Is Your Cat's Medicine Working?
There’s a new clinical design to determine whether medicines designed for cats are actually doing the job.
In designing the new method, researchers from North Carolina State worked to overcome the “placebo effect” in a pain-management study of cats. Evaluating the effectiveness of a medicine is difficult when it comes to cats, who may not reveal the pain they are suffering and who also are resistant to taking medication.
As a result, the effectiveness of medications have been extremely difficult to measure, especially since the owner’s relationship to the cat is another factor that may determine an animal’s response.

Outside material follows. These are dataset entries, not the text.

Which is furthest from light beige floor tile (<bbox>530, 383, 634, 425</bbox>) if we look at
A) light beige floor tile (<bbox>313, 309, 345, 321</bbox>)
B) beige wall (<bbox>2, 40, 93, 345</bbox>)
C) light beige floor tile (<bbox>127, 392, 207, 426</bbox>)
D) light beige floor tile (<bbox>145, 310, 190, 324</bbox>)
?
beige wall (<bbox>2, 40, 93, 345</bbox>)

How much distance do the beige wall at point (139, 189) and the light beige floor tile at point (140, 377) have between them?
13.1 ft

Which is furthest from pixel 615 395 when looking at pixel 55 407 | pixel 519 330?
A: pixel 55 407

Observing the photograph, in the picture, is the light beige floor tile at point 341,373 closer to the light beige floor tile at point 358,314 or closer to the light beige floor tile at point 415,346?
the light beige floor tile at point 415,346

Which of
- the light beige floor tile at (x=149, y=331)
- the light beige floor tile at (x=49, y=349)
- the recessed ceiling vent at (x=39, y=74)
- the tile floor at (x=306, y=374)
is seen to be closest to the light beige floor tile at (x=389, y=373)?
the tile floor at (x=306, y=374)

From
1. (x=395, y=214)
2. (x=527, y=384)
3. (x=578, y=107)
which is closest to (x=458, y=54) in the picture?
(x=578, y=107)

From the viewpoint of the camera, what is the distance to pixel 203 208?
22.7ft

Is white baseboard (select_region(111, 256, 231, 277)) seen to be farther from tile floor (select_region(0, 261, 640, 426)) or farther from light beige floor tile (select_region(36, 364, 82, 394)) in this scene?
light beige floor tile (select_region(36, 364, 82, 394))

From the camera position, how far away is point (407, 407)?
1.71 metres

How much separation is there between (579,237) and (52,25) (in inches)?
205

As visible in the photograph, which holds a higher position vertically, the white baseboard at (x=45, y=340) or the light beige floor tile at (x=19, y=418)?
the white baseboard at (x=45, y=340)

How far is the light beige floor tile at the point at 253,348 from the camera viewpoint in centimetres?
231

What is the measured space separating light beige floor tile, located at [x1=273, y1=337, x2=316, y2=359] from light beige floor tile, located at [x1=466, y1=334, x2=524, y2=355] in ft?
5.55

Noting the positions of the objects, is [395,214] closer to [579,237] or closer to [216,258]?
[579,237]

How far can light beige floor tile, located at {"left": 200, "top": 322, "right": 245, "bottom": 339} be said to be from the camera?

Additionally, owners may also erroneously perceive their pet’s response.
Not surprisingly, all these factors make veterinary research much more difficult. “In veterinary medicine, we’re one step removed from the patient, and so we run into what we call the ‘caregiver placebo effect,’ which is how we refer to a number of factors that result in unconscious influence on owners’ responses,” says Margaret Gruen, NC State veterinary clinician and researcher. “Merely observing behavior can change it, and any changes in daily routine, like administering medication, will affect the way you relate to that animal and change its behavior. We cannot get away from this, so we need to find a way around it.”
To do so, Gruen and lead researcher Duncan Lascelles tested a low dose of a drug commonly used for pain management in cats with degenerative joint disease. In the first stage, they gave the participants an initial two-week placebo to get the animals used to taking the medication. The owners knew that they were giving a placebo. Then there was a three-week trial with half the cats receiving an actual drug and the rest getting a placebo. The owners didn’t know which group their pet was in. Finally, all the cats were given placebos without the owners knowing.
“The final three-week period is where we were able to get real results about the usefulness of the medication,” Gruen says. “During the three week medication trial, all of the owners indicated that their pets improved, which is due to the caregiver placebo effect. But during the [third] phase, owners of the cats who had been receiving the medication in the first phase said that their pet’s signs of pain were returning, while the owners of cats who had received placebo in the first phase did not notice any change.
“So we were able to circumvent the placebo effect and determine that this medication is effective in cats with degenerative joint disease,” Gruen continues. “We understand that this approach will need further investigation, but we believe this design may be useful both in veterinary studies and in human studies where the placebo effect is particularly strong.”
The study results were published in the Journal of Veterinary Internal Medicine.